Playing a musical spin-top is a multifaceted thing. You take the custom-made wooden launcher with one hand and place the top’s central brass-pole through the launcher’s two holes. With your other hand you slide the fine, strong kite string through the hole in the spin-top’s pole. When enough thread has passed through the hole, so as not to be pulled out by the initial tilt, you start turning the pole with two fingers of your hand, weaving the thread around the pole. Your other forefinger and thumb guide the string while carefully keeping it tensed. You can control the shape of this ‘bob’, knowing that during the launch it will go through the exact same reverse course. When the thread is all wound up, the ring at its end reaches the main body of the launcher and is blocked by it.

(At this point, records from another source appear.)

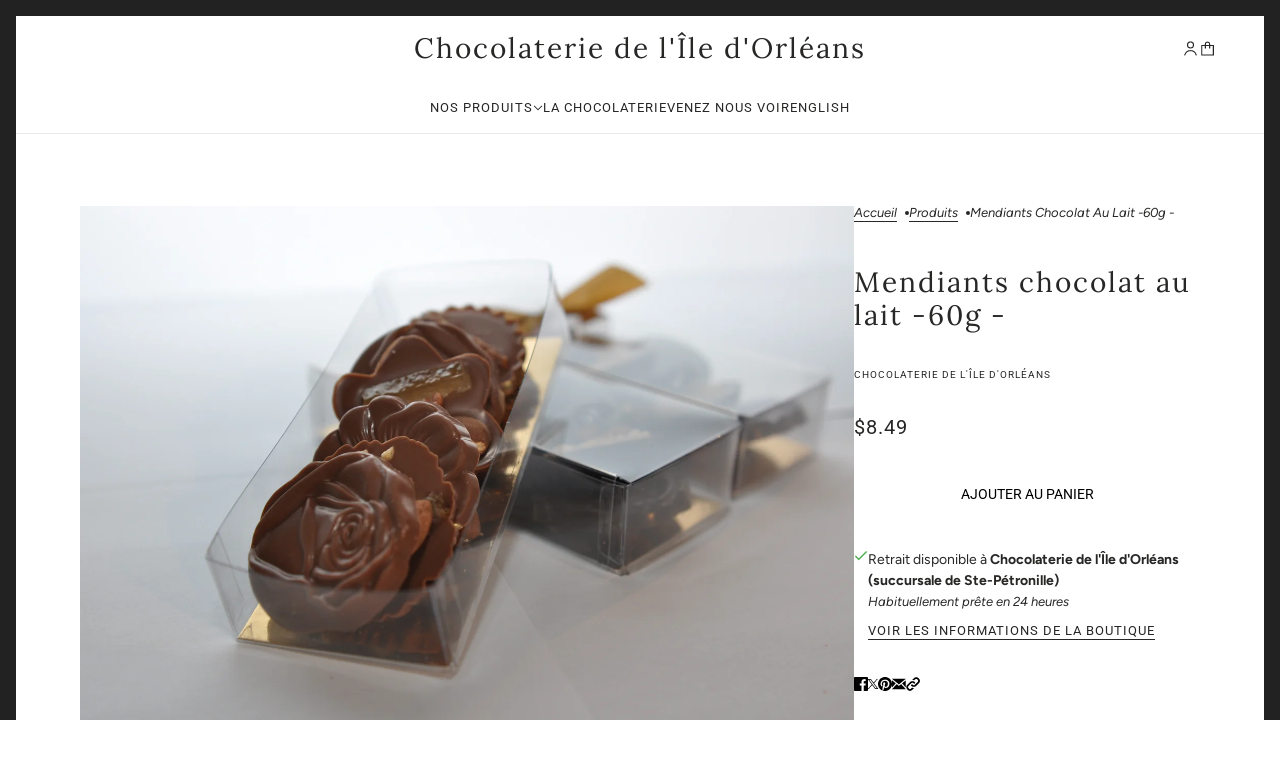

--- FILE ---
content_type: text/html; charset=utf-8
request_url: https://chocolaterieorleans.com/variants/33421043957891/?section_id=pickup
body_size: 600
content:
<div id="shopify-section-pickup" class="shopify-section section--pickup">
  <div class="pickup--form--container"><svg class="icon--root icon--checkmark--small" width="14" height="10" viewBox="0 0 14 10" xmlns="http://www.w3.org/2000/svg">
      <path d="M4.744 7.422 1.798 4.476l-.982.982 3.928 3.928L13.162.968l-.982-.982z" fill="#000" fill-rule="nonzero" />
    </svg><div class="pickup--form--info"><p class="pickup--form--title" data-item="paragraph">Retrait disponible à <strong><span
    tabindex="0"
    data-drawer-open="right"
    data-drawer-view="pickup"
    aria-haspopup="menu"
  >Chocolaterie de l&#39;Île d&#39;Orléans (succursale de Ste-Pétronille)</span></strong></p>
        <p class="pickup--form--stock" data-item="caption">Habituellement prête en 24 heures</p>
        <p class="pickup--form--stores" data-item="block-link">
          <span
            tabindex="0"
            data-drawer-open="right"
            data-drawer-view="pickup"
            aria-haspopup="menu"
          >Voir les informations de la boutique</span>
        </p></div>
  </div>

  
  <div class="pickup--drawer--container">
    <div class="pickup--drawer--header">
      <h2 class="pickup--drawer--product-title" data-item="section-heading"></h2>
      <p class="pickup--drawer--variant-title" data-item="nav-text">Default Title</p>
    </div>

    <div class="pickup--drawer--list" role=”list”><div class="pickup--drawer--list-item">
          <div class="pickup--drawer--list-location-container">
            <h3 class="pickup--drawer--list-location-name" data-item="block-heading">Chocolaterie de l&#39;Île d&#39;Orléans (succursale de Ste-Pétronille)</h3>

            <div class="divickup--drawer--list-location-map" data-item="block-link">
              <a href="https://google.com/maps/place/8330+Chemin+Royal+Sainte-Pétronille+QC+G0A+4C0+Canada" target="_blank" rel="noreferrer">carte</a>
            </div>
          </div>

          <div class="pickup--drawer--list-stock" data-item="caption"><svg class="icon--root icon--checkmark--small" width="14" height="10" viewBox="0 0 14 10" xmlns="http://www.w3.org/2000/svg">
      <path d="M4.744 7.422 1.798 4.476l-.982.982 3.928 3.928L13.162.968l-.982-.982z" fill="#000" fill-rule="nonzero" />
    </svg><div class="pickup--drawer--list-text">Retrait disponible, habituellement prête en 24 heures</div></div>

          <address data-item="paragraph"><p>8330 Chemin Royal<br>Sainte-Pétronille QC G0A 4C0<br>Canada</p></address><p class="pickup--drawer--list-phone" data-item="paragraph">
              <a href="tel:4188282252">4188282252<br>
              </a>
            </p></div></div>

    <div class="pickup--drawer--return" data-item="block-link">
      <p
        tabindex="0"
        data-drawer-close
        aria-label="fermer"
      >Retour au produit</p>
    </div>
  </div>


</div>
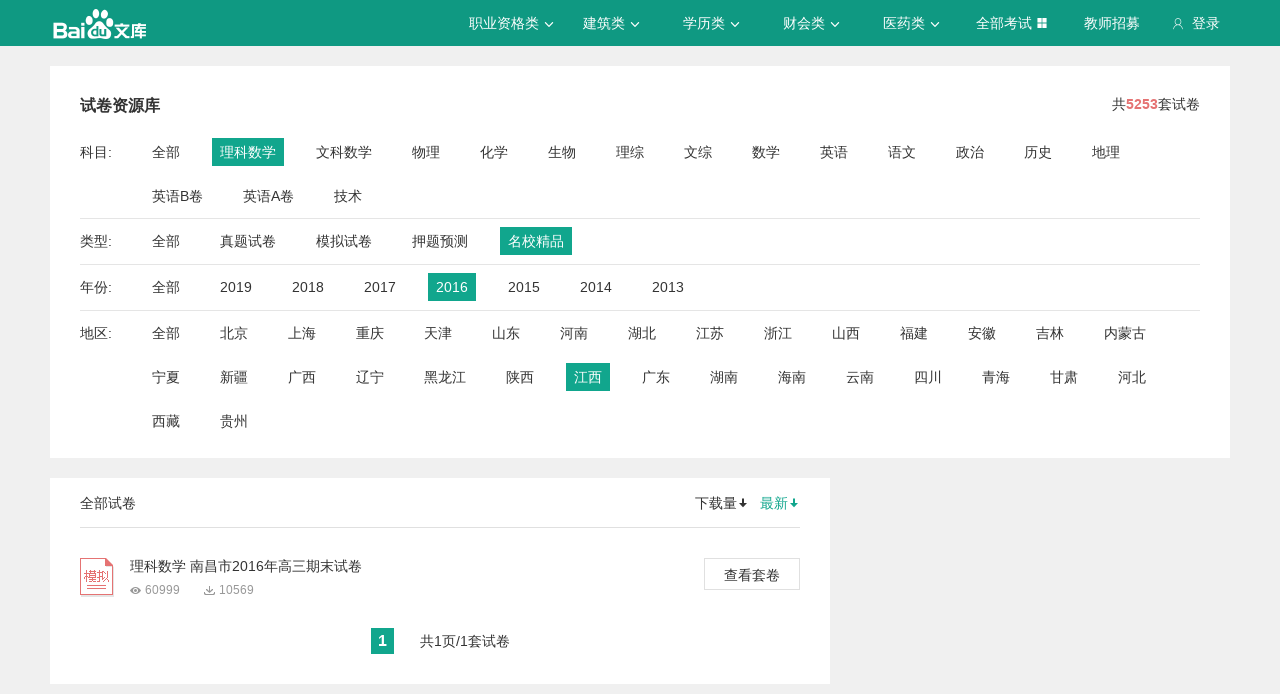

--- FILE ---
content_type: text/javascript; charset=utf-8
request_url: https://wkstatic.bdimg.com/static/gaokao/static/miti/tikucommon/widget/js/common/util_018a083.js
body_size: 552
content:
define("tikucommon:widget/js/common/util.js",function(t,o,i){function e(t){$.ajax({type:"get",url:t,dataType:"jsonp",data:{format:"jsonp"},jsonp:"callback",success:function(t){return t},error:function(t){throw t}})}var n=t("tikucommon:widget/js/common/widget/widget.js").widget,s=function(t,o,i,e){return 0===t.length?void console.log("$el not found"):void t.on("click",function(){e&&(i.data=$(this).data(e)),GKLOG.sendLog(o,i)})},l=n({Options:{el:window,$el:{},actId:"",op:{},flag:1,time:250,previous:0,timeout:""},events:{scroll:"throttle"},_init:function(){var t=this;t.fire("onload"),0!==t.options.$el.length&&setTimeout(function(){var o=t.isOutScreen(t.options.$el),i=t.isOnScreen(t.options.$el);i&&(GKLOG.sendLog(t.options.actId,t.options.op),t.options.flag=0),o&&(t.options.flag=1)},100)},throttle:function(){var t=this,o=$.now(),i=t.options.time-(o-t.options.previous);0>=i?(t.options.timeout&&window.clearTimeout(t.options.timeout),t.options.previous=o,t.options.timeout=null,t.handleScroll()):t.options.timeout||(t.options.timeout=window.setTimeout(t.handleScroll,t.options.time))},handleScroll:function(){var t=this;void 0!==t.options&&(1===t.options.flag&&t.isOnScreen(t.options.$el)&&(t.options.flag=0,GKLOG.sendLog(t.options.actId,t.options.op)),t.isOutScreen(t.options.$el)&&(t.options.flag=1))},isOutScreen:function(t){if(0!==t.length){var o=this.$el,i={top:o.scrollTop(),left:o.scrollLeft()};i.right=i.left+o.width(),i.bottom=i.top+o.height();var e=t.offset();return e.right=e.left+t.outerWidth(),e.bottom=e.top+t.outerHeight(),i.right<e.left||i.left>e.right||i.bottom<e.top||i.top>e.bottom}},isOnScreen:function(t){if(0!==t.length){var o=this.$el,i={top:o.scrollTop(),left:o.scrollLeft()};i.right=i.left+o.width(),i.bottom=i.top+o.height();var e=t.offset();return e.right=e.left+t.outerWidth(),e.bottom=e.top+t.outerHeight(),i.right>=e.right&&i.left<=e.left&&i.bottom>=e.bottom&&i.top<=e.top}}});i.exports={getBdjson:e,clickLog:s,ShowLog:l}});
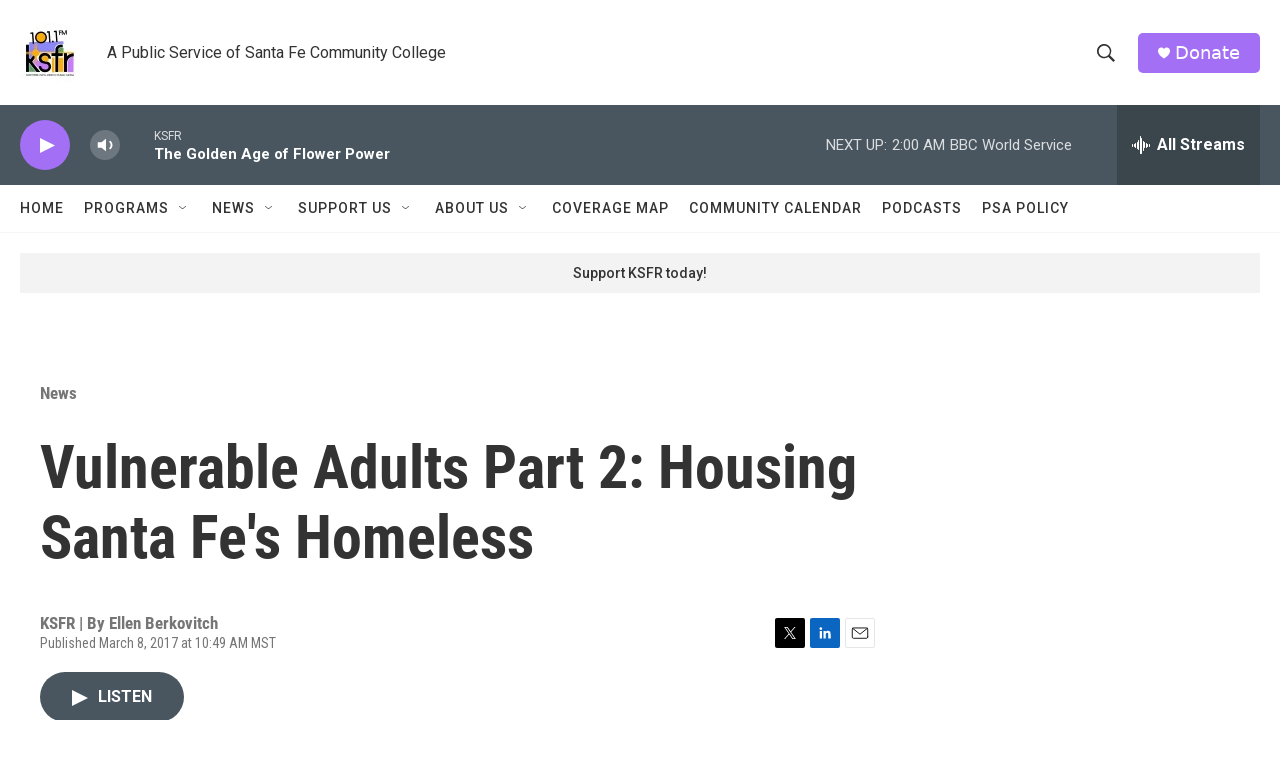

--- FILE ---
content_type: text/html; charset=utf-8
request_url: https://www.google.com/recaptcha/api2/aframe
body_size: 265
content:
<!DOCTYPE HTML><html><head><meta http-equiv="content-type" content="text/html; charset=UTF-8"></head><body><script nonce="dpbjFjj-lo29J4orsysZBw">/** Anti-fraud and anti-abuse applications only. See google.com/recaptcha */ try{var clients={'sodar':'https://pagead2.googlesyndication.com/pagead/sodar?'};window.addEventListener("message",function(a){try{if(a.source===window.parent){var b=JSON.parse(a.data);var c=clients[b['id']];if(c){var d=document.createElement('img');d.src=c+b['params']+'&rc='+(localStorage.getItem("rc::a")?sessionStorage.getItem("rc::b"):"");window.document.body.appendChild(d);sessionStorage.setItem("rc::e",parseInt(sessionStorage.getItem("rc::e")||0)+1);localStorage.setItem("rc::h",'1768812341418');}}}catch(b){}});window.parent.postMessage("_grecaptcha_ready", "*");}catch(b){}</script></body></html>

Now you place the charged spin-top on the middle of a ceramic plate in front of you: One hand around the handle of the launcher, the thumb at the top of the groove counterbalancing and keeping it centred. With the other hand gripped through the ring at the end of the string you begin pulling. Starting slowly but gradually building momentum and speed, you must keep the launcher-hand very steady, your arm muscles balancing the pull from the thread that is now augmented by growing centrifugal forces. The pull ends suddenly when the thread is all un-wound and in that moment your launcher-arm must immediately re-adjust to this change in order to keep the launcher as horizontal as possible. At that very moment, you lift your launcher-hand as swiftly and vertically as possible to release the spin-top.
While you pick up the turning magnetic field with the copper-coil you closely feel the pulse of the induced current in your hand, simultaneously listening to its amplified sound through the space. By playing this instrument your whole body becomes attuned to each and every one of the top’s turns and wobbles. You sense, see and listen to the effects of gravity and the play of centrifugal forces.
There are moments you forget that the spin will ever end.